AB Test Power Calculator

Calculator inputs

Baseline conversion rate (%)

Variant conversion rate (%)

Significance level alpha (%)

Visitors in group A

Visitors in group B

Target power (%)

Hypothesis type

Traffic ratio (B/A)

Example data table

Scenario	Baseline	Variant	Visitors A	Visitors B	Alpha	Target Power
Homepage signup	12.00%	13.80%	25,000	25,000	5%	80%
Checkout completion	42.00%	44.10%	12,000	12,000	5%	90%
Email clickthrough	3.20%	3.90%	60,000	60,000	1%	80%
Pricing page trial start	7.50%	8.20%	40,000	20,000	5%	85%

Formula used

Observed lift: Δ = p₂ − p₁

Null standard error: SE₀ = √[p̄(1−p̄)(1/n₁ + 1/n₂)]

Alternative standard error: SE₁ = √[p₁(1−p₁)/n₁ + p₂(1−p₂)/n₂]

Z statistic: Z = |Δ| / SE₀

Approximate power: Φ(|Δ|/SE₁ − Z_crit·SE₀/SE₁)

Required sample size: n ≈ ((Z_α·variance term + Z_β·effect variance term) / Δ)²

This calculator uses a two-sample normal approximation for conversion rates.

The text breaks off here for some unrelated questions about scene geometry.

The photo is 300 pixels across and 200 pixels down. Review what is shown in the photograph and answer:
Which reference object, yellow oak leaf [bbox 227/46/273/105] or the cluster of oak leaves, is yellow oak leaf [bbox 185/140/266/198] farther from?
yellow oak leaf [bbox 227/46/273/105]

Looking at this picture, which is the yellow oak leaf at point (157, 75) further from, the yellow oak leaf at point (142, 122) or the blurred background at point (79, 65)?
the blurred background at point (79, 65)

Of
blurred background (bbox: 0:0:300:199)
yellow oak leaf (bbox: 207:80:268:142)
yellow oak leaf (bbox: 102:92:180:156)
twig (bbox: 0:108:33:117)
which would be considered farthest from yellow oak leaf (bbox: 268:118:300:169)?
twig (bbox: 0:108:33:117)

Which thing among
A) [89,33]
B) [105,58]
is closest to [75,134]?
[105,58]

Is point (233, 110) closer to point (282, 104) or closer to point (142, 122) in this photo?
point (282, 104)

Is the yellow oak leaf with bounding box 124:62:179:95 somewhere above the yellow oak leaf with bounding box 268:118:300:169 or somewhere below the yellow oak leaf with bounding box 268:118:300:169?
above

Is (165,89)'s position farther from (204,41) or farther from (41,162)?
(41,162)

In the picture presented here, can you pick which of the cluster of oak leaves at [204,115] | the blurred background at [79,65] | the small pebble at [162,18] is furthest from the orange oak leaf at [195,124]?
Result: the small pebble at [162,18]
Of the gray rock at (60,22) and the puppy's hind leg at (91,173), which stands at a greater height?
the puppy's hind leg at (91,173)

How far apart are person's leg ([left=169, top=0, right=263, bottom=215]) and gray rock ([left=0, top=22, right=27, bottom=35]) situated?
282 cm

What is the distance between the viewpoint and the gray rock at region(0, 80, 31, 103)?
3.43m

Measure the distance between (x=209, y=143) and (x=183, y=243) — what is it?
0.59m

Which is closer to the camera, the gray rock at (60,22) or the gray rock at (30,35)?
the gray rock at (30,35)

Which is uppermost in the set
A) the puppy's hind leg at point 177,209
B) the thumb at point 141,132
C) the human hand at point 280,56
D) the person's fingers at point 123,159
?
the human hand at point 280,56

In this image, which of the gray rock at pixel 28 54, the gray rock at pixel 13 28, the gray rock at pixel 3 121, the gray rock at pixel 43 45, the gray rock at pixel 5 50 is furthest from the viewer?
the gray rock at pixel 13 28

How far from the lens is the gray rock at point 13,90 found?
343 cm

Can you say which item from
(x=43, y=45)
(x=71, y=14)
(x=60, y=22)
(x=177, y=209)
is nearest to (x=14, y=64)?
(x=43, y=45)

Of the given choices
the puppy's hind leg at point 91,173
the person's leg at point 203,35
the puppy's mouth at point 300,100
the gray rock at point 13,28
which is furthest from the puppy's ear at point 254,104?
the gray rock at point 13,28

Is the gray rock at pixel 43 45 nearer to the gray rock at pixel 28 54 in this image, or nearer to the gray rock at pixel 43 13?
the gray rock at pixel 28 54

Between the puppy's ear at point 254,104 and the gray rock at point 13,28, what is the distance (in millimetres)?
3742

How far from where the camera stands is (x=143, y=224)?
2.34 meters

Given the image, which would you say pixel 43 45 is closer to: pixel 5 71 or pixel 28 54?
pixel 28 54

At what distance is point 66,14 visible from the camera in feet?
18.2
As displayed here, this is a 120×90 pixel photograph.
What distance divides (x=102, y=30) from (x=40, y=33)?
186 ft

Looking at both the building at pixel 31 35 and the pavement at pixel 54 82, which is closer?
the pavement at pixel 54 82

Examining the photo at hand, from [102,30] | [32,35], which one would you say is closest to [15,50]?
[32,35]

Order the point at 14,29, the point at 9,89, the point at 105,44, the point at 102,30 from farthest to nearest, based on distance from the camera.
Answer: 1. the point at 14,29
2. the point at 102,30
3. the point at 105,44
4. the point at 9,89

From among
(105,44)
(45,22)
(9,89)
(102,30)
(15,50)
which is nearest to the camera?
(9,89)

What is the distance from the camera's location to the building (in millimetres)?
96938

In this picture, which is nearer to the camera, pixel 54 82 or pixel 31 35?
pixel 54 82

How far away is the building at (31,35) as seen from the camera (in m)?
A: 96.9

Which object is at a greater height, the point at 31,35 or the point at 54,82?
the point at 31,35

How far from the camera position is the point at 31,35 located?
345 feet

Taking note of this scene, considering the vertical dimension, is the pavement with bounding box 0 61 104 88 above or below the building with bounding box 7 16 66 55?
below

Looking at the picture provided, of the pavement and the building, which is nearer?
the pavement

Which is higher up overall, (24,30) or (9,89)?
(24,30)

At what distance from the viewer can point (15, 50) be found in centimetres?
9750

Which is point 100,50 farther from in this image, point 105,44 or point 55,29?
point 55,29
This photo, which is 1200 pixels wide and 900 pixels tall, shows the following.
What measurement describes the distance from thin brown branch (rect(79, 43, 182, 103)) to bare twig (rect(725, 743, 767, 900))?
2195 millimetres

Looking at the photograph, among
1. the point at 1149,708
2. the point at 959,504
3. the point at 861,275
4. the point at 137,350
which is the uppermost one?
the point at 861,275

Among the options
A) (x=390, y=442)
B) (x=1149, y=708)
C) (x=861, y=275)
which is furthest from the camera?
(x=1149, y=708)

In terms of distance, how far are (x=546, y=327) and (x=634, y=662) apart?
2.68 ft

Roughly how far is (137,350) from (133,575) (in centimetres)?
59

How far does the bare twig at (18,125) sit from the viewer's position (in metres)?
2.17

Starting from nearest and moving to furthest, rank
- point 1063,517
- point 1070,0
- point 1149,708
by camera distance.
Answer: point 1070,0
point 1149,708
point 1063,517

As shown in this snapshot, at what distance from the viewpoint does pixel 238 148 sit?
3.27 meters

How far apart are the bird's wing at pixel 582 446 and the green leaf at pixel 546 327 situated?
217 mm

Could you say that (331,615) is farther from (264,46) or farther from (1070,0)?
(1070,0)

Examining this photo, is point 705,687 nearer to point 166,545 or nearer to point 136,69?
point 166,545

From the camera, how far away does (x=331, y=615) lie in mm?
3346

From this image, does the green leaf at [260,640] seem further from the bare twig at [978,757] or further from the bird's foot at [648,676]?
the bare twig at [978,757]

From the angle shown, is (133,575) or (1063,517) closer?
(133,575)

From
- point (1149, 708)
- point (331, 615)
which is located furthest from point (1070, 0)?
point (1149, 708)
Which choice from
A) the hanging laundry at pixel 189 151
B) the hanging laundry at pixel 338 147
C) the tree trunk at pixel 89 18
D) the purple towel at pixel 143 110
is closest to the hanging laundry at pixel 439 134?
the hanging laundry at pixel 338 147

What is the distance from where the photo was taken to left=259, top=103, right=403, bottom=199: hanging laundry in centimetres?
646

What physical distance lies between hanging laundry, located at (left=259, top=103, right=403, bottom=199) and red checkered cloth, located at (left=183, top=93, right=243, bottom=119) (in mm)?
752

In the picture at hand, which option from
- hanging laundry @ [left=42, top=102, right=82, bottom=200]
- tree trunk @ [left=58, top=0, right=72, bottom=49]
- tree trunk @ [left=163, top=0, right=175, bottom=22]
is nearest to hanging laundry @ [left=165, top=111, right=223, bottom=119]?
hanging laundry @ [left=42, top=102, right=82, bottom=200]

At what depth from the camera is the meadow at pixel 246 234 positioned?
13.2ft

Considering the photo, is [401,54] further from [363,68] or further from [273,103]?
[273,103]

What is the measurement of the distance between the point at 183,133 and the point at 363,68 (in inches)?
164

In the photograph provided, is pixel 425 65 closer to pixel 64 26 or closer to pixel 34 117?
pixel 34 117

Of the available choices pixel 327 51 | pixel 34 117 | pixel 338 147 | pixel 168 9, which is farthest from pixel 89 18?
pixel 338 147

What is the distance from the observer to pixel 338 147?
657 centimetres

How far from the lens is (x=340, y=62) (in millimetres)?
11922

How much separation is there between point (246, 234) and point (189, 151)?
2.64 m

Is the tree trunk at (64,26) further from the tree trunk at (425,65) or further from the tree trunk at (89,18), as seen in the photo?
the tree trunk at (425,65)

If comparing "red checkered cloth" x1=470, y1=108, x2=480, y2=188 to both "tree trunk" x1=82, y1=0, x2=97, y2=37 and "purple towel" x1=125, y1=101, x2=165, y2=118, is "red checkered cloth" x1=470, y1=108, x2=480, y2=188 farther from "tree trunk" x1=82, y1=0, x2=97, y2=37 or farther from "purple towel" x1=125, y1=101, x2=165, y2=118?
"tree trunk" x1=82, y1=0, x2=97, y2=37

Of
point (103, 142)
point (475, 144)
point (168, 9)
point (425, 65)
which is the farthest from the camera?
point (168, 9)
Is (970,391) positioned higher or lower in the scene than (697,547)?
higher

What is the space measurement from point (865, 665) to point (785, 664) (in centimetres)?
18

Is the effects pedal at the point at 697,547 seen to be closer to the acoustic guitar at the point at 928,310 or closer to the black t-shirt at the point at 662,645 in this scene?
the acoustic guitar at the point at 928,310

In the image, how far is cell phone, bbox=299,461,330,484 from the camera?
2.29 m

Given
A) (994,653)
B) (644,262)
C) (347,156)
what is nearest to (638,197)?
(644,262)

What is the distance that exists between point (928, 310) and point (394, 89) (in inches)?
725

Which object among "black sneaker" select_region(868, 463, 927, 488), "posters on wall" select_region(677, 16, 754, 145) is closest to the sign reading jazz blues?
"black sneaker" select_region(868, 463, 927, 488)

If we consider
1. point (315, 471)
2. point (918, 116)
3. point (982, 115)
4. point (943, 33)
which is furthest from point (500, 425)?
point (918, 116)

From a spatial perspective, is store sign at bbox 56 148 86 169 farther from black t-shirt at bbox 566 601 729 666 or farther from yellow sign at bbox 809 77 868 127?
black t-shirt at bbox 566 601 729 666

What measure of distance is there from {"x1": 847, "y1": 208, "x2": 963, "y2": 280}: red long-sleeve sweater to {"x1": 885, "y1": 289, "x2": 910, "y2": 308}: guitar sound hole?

It is best for binary outcomes, practical planning, and large enough sample sizes.

How to use this calculator

Enter the current baseline conversion rate for your control group.
Enter the expected or observed variant conversion rate.
Add current visitors for both groups.
Choose alpha and your desired statistical power.
Select one-sided or two-sided testing.
Review the estimated power, p-value, required samples, and minimal detectable effect.
Use the CSV button to export numeric results.
Use the PDF button to save a clean summary.

FAQs

What does statistical power mean in AB testing?

Power is the chance your test detects a real difference when it exists. Higher power reduces the risk of missing a meaningful uplift.

Why is 80% power commonly used?

Eighty percent is a practical balance between sensitivity and traffic cost. It means you accept a 20% chance of missing the effect size you planned for.

What is the minimal detectable effect?

The minimal detectable effect is the smallest lift your test can reliably detect at the chosen alpha and power with the current sample sizes.

When should I use a one-sided test?

Use a one-sided test when only improvement matters and a decrease would never trigger the same decision. Otherwise, two-sided testing is usually safer.

Does unequal traffic change required sample size?

Yes. Unequal traffic generally increases the total sample needed because balanced groups usually produce the most efficient estimate for the same total visitors.

Can I use this for revenue metrics?

This version is designed for binary conversion outcomes. Revenue or continuous outcomes need different variance assumptions and usually a different power formula.

Why can p-value and power tell different stories?

P-value measures evidence in the observed data. Power measures the design strength before or around the effect size. Both answer different planning questions.

What sample sizes make the approximation reliable?

The normal approximation works better when both groups have enough successes and failures. Very small samples or rare events may need exact methods.